Salvador é a primeira praça a receber serviços da operadoras; expansão deve atingir outras três cidades ainda no primeiro semestre
A Nextel inaugurou na quarta-feira (11/03) sua operação no Nordeste, começando por Salvador. A operadora celular especializada em mercado corporativo ainda pretende expandir sua atuação para Fortaleza, Recife e Vitória, antes de terminar o primeiro semestre, segundo o presidente, Sergio Chaia.
O crescimento decorre de a operação no Brasil ter se tornado prioridade dentro do mapa da Nextel, que abrange Argentina, Chile, Peru e México, conforme definiu a matriz americana NII. Foram definidos investimentos de US$ 100 milhões adicionais para permitir crescimento no País.
“Ao lado de uma performance positiva nos últimos anos, a Nextel enxerga espaço para crescer apoiada no fato de que sua cobertura está disponível para somente 53% do Produto Interno Brasileiro (PIB), enquanto no México, Argentina e Peru, esse porcentual é de 80%”, afirmou Chaia.

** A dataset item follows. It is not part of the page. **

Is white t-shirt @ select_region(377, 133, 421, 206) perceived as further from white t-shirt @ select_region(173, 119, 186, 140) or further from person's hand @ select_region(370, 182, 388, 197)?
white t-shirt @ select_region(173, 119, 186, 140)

Outro fator é a fatia de clientes no Brasil, de 1,83 milhão de pessoas, representar apenas 7% do total de pós-pagos, enquanto no México e na Argentina, esse porcentual alcança 30%. “Temos muito a conquistar aqui”, acrescenta o executivo. Ele se refere a pesquisas que a empresa encomendou e que indicaram nível baixo de migração para outra operadora – 1,34%. Enquanto isso a média de mercado supera os 2%, segundo dados de mercado. Ao mesmo tempo, a média de permanência do cliente na operadora é alta, de 6 anos.
Crise inexistente
A crise não existe para a Nextel. Dona da maior receita média por usuário da indústria da telefonia celular, de US$ 58 ou cerca de R$ 124, a operadora não sente nenhum reflexo da crise financeira que assola muitos mercados internacionais. “O crescimento da receita de 40% ao ano perdura há três anos e os primeiros meses deste ano não foram diferentes”, disse sem precisar a taxa.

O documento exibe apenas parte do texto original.